The aberration that is Mo-vember definitely falls into this self-aggrandising category. Let me be the first to say that 1) I love facial hair (not on women), and 2) I’m not a big fan of cancer. Nothing personal, I just think it’s a bit of a prick, IMHO FYI ROFL LMFAO.

However, never the twain shall meet, as someone more clever and respected than me probably said. What reason is there to grow a moustache for one month a year, every year, until the scabby end of your putrid, suppurating life? “Well, it’s all about raising awareness about cancer.” To this disingenuous piece of propaganda I say – bollocks.

You know who raise awareness about cancer? Doctors. And cancer foundations that work around the frigging clock to raise money and awareness about cancer and cancer sufferers. And people who go door to door handing out leaflets about cancer awareness. And reputable websites on the Internet. And a billion other things that don’t need you looking like you’ve smeared sweaty faeces on your top lip.

And anyway, what’s all this knob-rot about “raising awareness” through shitty facial hair? We all know that cancer exists – it’s not like I have to switch on Magnum PI with Tom Selleck to remember that there’s this bloody disease that kills indiscriminately. Or that I have to switch on a Queen Live DVD to remember that my mate’s got nerve cancer, “Oh, I forgot about you. Thank god I got a hankering for “Under Pressure”, otherwise you’d be dead in an unmarked grave.”

There are pretty much two sole possibilities of what you will look like with your moustache: a World War Two British pilot or a sex offender.

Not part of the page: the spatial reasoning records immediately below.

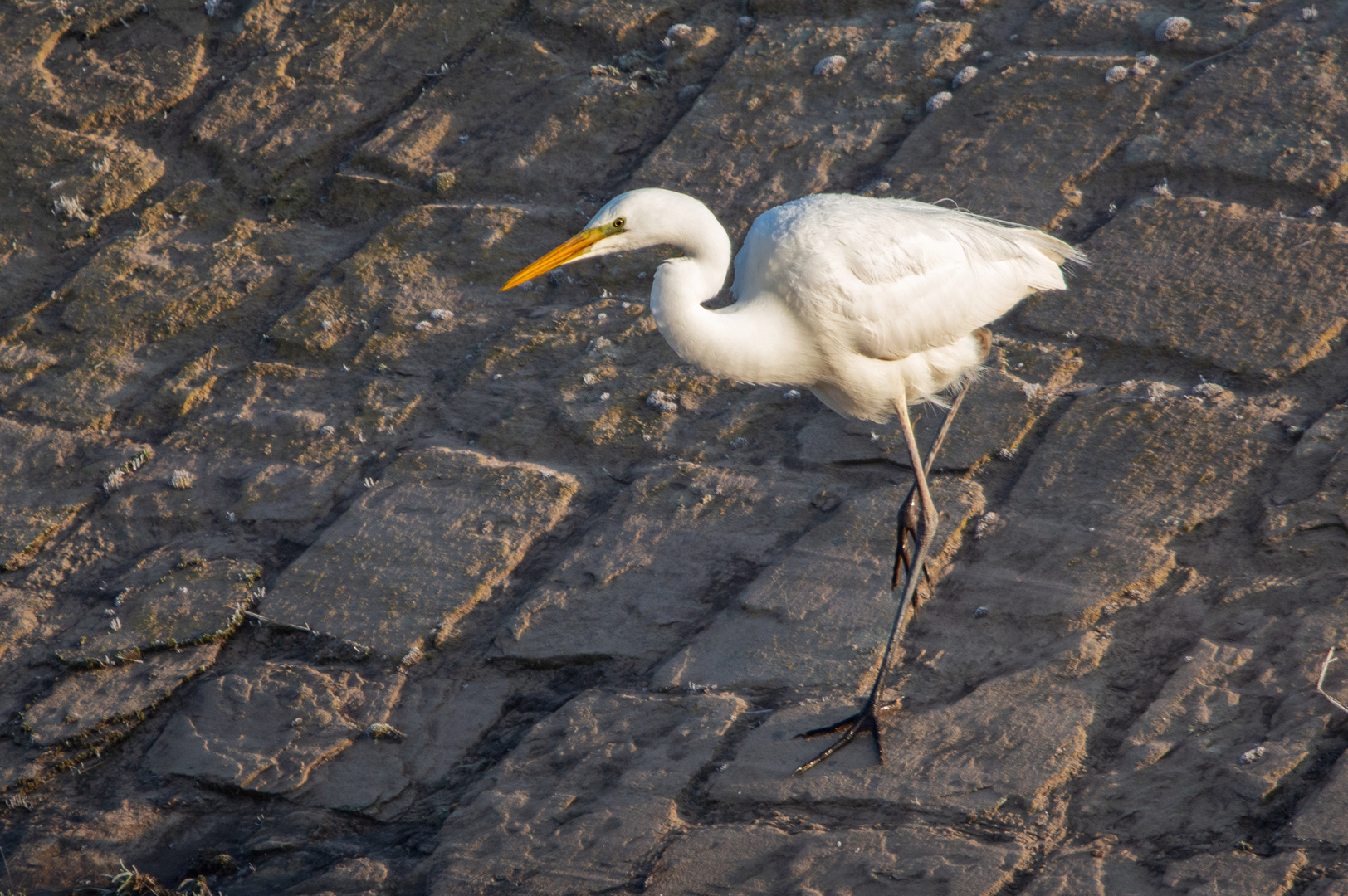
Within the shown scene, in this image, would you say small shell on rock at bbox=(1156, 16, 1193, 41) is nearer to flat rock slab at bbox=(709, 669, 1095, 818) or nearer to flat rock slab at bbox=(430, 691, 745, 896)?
flat rock slab at bbox=(709, 669, 1095, 818)

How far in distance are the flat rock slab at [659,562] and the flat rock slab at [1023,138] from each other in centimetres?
150

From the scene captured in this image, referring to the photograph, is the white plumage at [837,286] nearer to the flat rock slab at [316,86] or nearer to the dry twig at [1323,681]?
the dry twig at [1323,681]

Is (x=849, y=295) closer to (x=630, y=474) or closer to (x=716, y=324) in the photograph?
(x=716, y=324)

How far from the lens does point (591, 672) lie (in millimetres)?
3148

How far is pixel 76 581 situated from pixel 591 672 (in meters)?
1.81

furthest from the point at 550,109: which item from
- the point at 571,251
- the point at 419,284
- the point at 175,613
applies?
the point at 175,613

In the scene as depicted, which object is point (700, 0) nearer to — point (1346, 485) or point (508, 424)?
point (508, 424)

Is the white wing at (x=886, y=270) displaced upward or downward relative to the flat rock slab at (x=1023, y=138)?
upward

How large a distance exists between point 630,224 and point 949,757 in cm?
161

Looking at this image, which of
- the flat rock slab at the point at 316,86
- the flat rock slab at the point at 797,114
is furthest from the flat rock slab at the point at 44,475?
the flat rock slab at the point at 797,114

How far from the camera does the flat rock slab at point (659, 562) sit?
3.21 m

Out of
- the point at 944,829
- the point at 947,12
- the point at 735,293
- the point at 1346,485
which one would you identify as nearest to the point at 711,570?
the point at 735,293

Now, I love death from the skies as much as the next man, but the wartime-pilot moustache endeavour should be undertaken for the sole purpose of looking like a British 1940s pilot, replete with white scarf thrown over one shoulder, hat placed on the head at a jaunty angle, and phrases such as “Tally ho” and “Let’s go give Jerry what-for” said in upper-class English accents.

I can’t say I’m a big fan of sex offenders either. Maybe they’re just misunderstood, but the whole rape thing is bang out of order, IMHO FYI ROFL LMFAO.

Why don’t you do something more worthwhile with your time, like eating your own legs off for cancer awareness, or taking up voluntary house arrest for cancer awareness? And take those smug bastard looks off your face – you care neither for the wondrous moustache nor the eradication of cancer. All you really care about is being a bunch of self-indulgent cocks.

Actually, talking about sex offenders, maybe they could use it as a defence in court. “I molested this 90 year-old woman to raise awareness for bone marrow cancer,” or “I locked my daughter in the basement for twenty years and fathered children with her and some of those children died and some lived and they’re all messed up for life, but I was doing it to raise awareness for lung cancer. Ya know?”

It all makes so much disgusting sense now.